Student research groupUsing Science to Modernize the Study of Medicine
27 September 2024, by Newsroom editorial team/ME-Learn
Photo: Private
Studying medicine requires students to study efficiently, to store a broad range of content long-term for their later work as a doctor. The student research group ME-Learn at Universität Hamburg—University of Excellence would like to help shape this learning process more sustainably with the aid of science-based learning methods.
For medical students, it’s a daily experience, committing anatomical structures, physiological processes, and biochemical formulas to memory in a very short time. The knowledge must not only be available for the exam, but also years later when treating patients. But how can this work best? That is what Ben Lücking, Michail Mordvintsev, Henry Risch, and other students in the student research group Medical Education-Learn (ME-Learn) want to find out.
“At some point during my medical studies, I asked myself how I could make my own learning more efficient and remember what I had learned in the long term,” says Mikhail Mordvintsev, one of the ME-Learn founders and a medical student at the University Medical Center Hamburg-Eppendorf (UKE). The research group, funded by the Excellence Strategy of the federal and state governments for the past six months, sets students to look at the complex process of learning.
Store knowledge for later medical practice
In particular, they focus on internalizing what has been learned for later medical work, where life and death decisions sometimes have to be made in seconds. In these situations, it is essential to have the best possible access to practical and theoretical medical knowledge.
“Medical students also employ intuitive learning methods such as highlighting texts or reading textbooks over and over again, but these are not very promising in terms of sustainable learning success,” reports Henry Risch. Academia tends to rely on learning methods such as active recall, also known as retrieval practice, i.e. the active reproduction of what has been learned, for example through tests, or the temporal division of learning units over longer periods of time, so-called spacing.
Implementation in medical studies at the UKE
The ME-Learn team has compiled and evaluated these various methods, which are intended to guarantee long-term learning success, in systematic literature research and interviews with experts, and applied them to the study of medicine. Based on this knowledge, the members have also developed lectures and workshops to share their findings with medical students throughout Germany. The next step is to implement the methods at the University Medical Center Hamburg-Eppendorf.

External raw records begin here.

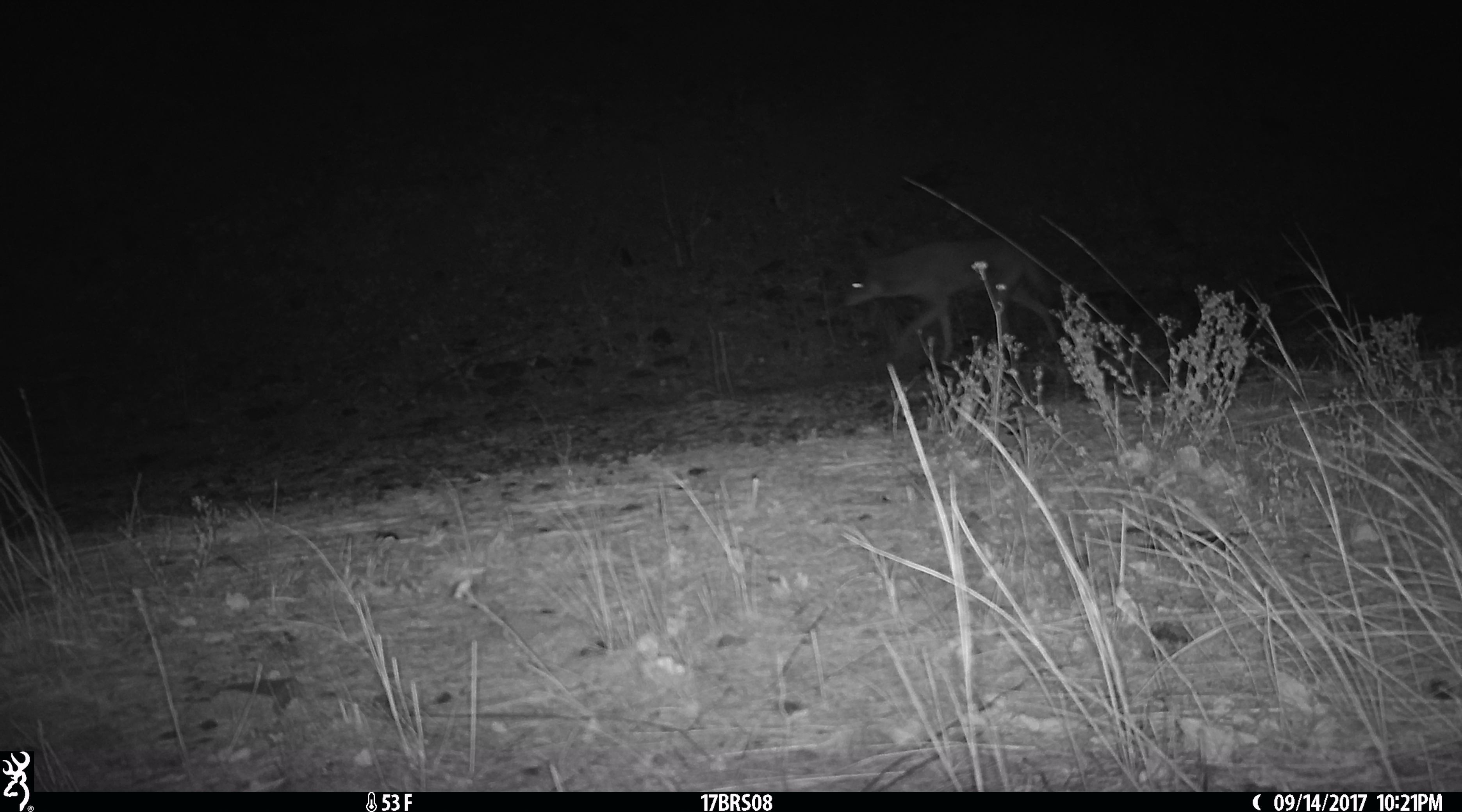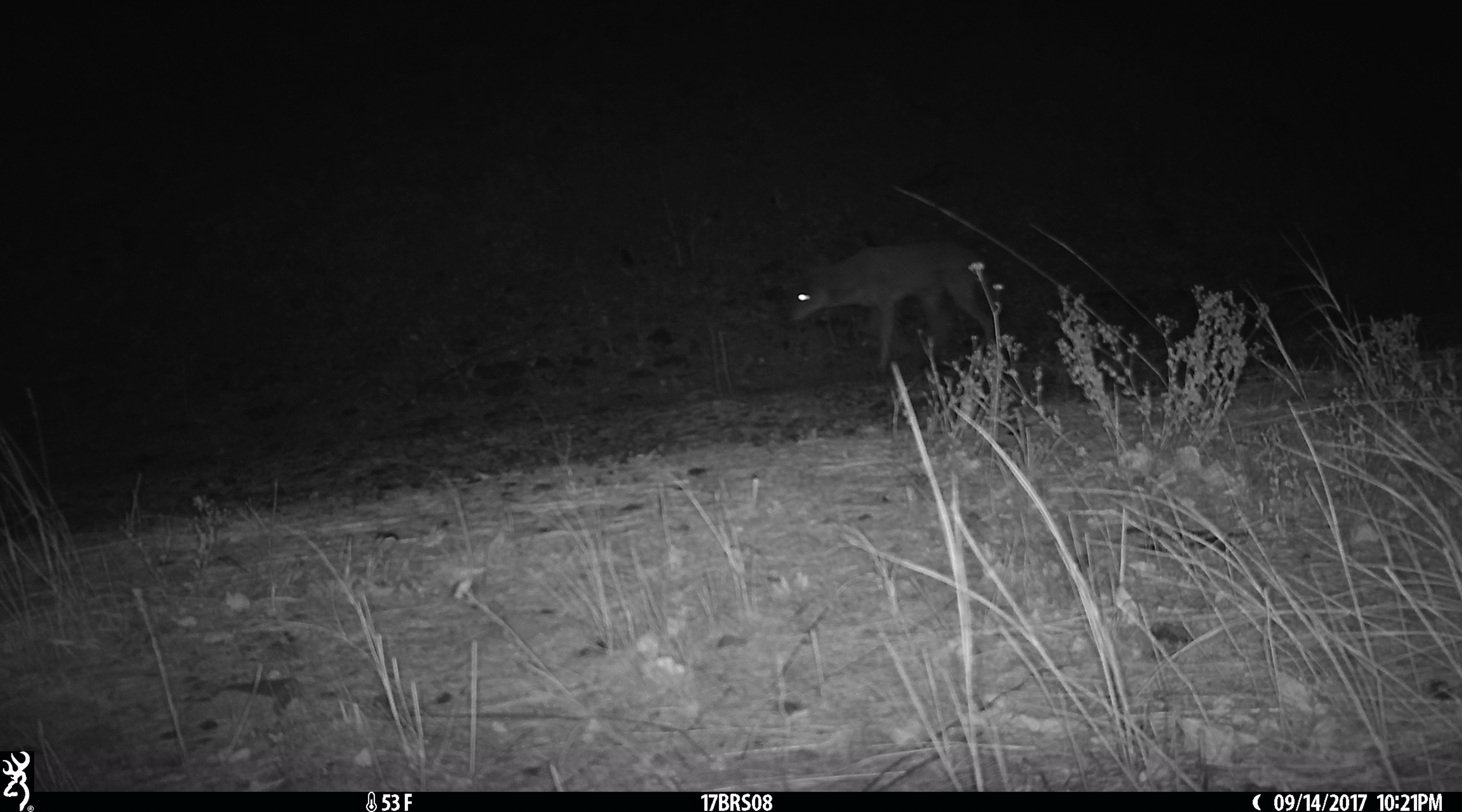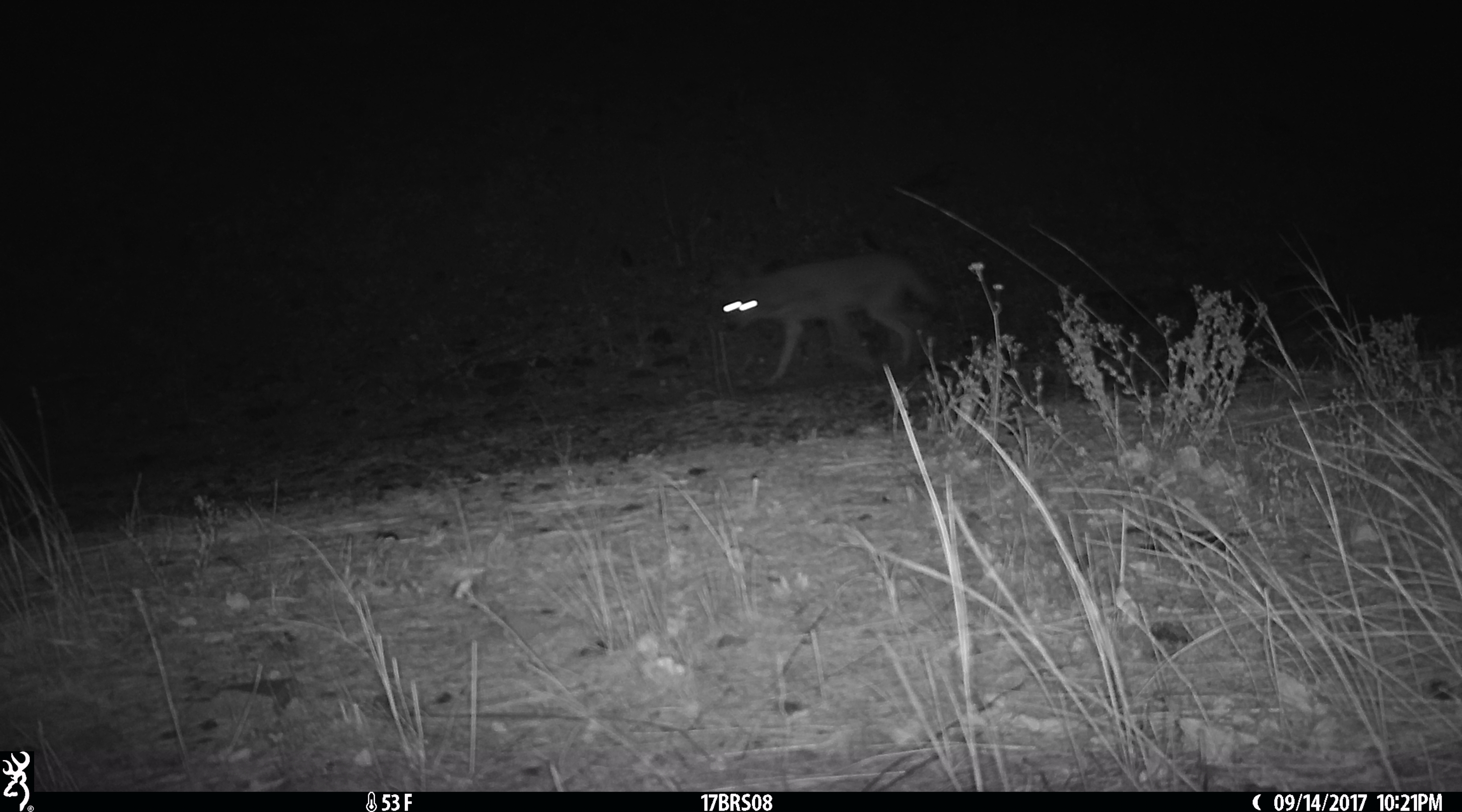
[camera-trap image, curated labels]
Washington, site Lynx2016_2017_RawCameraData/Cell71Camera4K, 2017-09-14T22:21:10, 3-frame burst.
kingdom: Animalia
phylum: Chordata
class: Mammalia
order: Carnivora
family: Canidae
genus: Canis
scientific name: Canis latrans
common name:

In cooperation with Prof. Dr. Parisa Moll-Khosrawi, head of the working group and teaching coordinator for anaesthesiology and emergency medicine at the UKE, the teaching of emergency medicine is being redesigned accordingly. The science-based learning methods such as active recall and spacing will then be evaluated in several ongoing studies.
“We want to find out to what extent evidence-based learning methods actually add value to university teaching and students’ learning success, and whether it makes sense to use them more widely in a university context,” says Ben Lücking. The research group wants to contribute to integrating effects observed in the laboratory into teaching practice—and thus further improve medical studies not only at the University of Hamburg.
The funding program
The student research group program at Universität Hamburg—University of Excellence enables student research groups to assume responsibility for their own academic project. The program calls for applications twice annually and offers a total of €10,000 per project.